*Required actions*.
**A)** In the passage about Biesmans, how far back do Biesmans' aliases and projects go?
**B)** Quote the passage about Biesmans from "Going from the" to "as a teenager.".
**C)** Continue the passage about Biesmans from its last sentence.

Contextually, it couldn’t be more perfect. Biesmans love of vintage synthesisers and his Belgian musical heritage set a modern backdrop for these nostalgic images. It coexisted in harmony with Biesmans’ previous EPs, which he was able to transpose perfectly for a multimedia experience. After a few aliases and projects going as far back as 2007 and an earlier career as a working DJ, Biesmans had landed on a sound that could adopt an eponymous moniker, and it was facilitated by his close relationship with Watergate.
Going from the technical staff to an artist on their roster, Joris has a family-like bond with people behind the Berlin superclub, record label and agency. Although he is no longer one of the house’s sound guys, today he can still be found in the booth, playing vinyl alongside people like Sven Väth at the club. He has channelled his enigmatic sounds as an artist to the decks where Djing has been a creative outlet for the artists since his days as a teenager.

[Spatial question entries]
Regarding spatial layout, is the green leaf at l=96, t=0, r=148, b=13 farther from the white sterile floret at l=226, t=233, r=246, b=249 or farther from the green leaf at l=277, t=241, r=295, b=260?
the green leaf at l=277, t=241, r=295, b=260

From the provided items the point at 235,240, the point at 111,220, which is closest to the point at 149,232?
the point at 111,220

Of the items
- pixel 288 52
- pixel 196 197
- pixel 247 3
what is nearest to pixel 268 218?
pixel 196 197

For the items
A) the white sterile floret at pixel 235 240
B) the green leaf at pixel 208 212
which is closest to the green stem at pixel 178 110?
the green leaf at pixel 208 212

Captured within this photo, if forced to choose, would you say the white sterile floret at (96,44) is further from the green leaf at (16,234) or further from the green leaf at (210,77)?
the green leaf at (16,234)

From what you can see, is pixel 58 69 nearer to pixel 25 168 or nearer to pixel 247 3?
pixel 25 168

*Task-by-task outputs*.
**A)** As far back as 2007.

**B)**
Going from the technical staff to an artist on their roster, Joris has a family-like bond with people behind the Berlin superclub, record label and agency. Although he is no longer one of the house’s sound guys, today he can still be found in the booth, playing vinyl alongside people like Sven Väth at the club. He has channelled his enigmatic sounds as an artist to the decks where Djing has been a creative outlet for the artists since his days as a teenager.

**C)**
With his next stop being Jaeger’s basement, we called up Joris Biesmans to find out more about what is a fairly unknown biography. Over a glitchy telephone call, I hear a friendly and relaxed Joris Biesmans and in the distance I can hear cicadas chirping and birds calling, interlaced with the hustle and bustle of a busy city.
It sounds very tropical where you are.
It is very tropical; I’m in Goa!
What are you doing there; are you on holiday or are you playing?
A bit of both. I just want to take it slower in January. I’m playing here on Saturday, and I’ve been travelling with my girlfriend. I’m mixing business and pleasure. We did Egypt, Cyprus, and Beirut, and from Beirut we went to New Delhi and visited the Taj Mahal and everything, and then we went to Mumbai and Goa.
I want to start talking about your roots in Belgium. There’s obviously that huge tradition of synthesiser music there with New Beat and some of the original Techno pioneers and I feel that I can hear it in your music too. Is that something you felt growing up there?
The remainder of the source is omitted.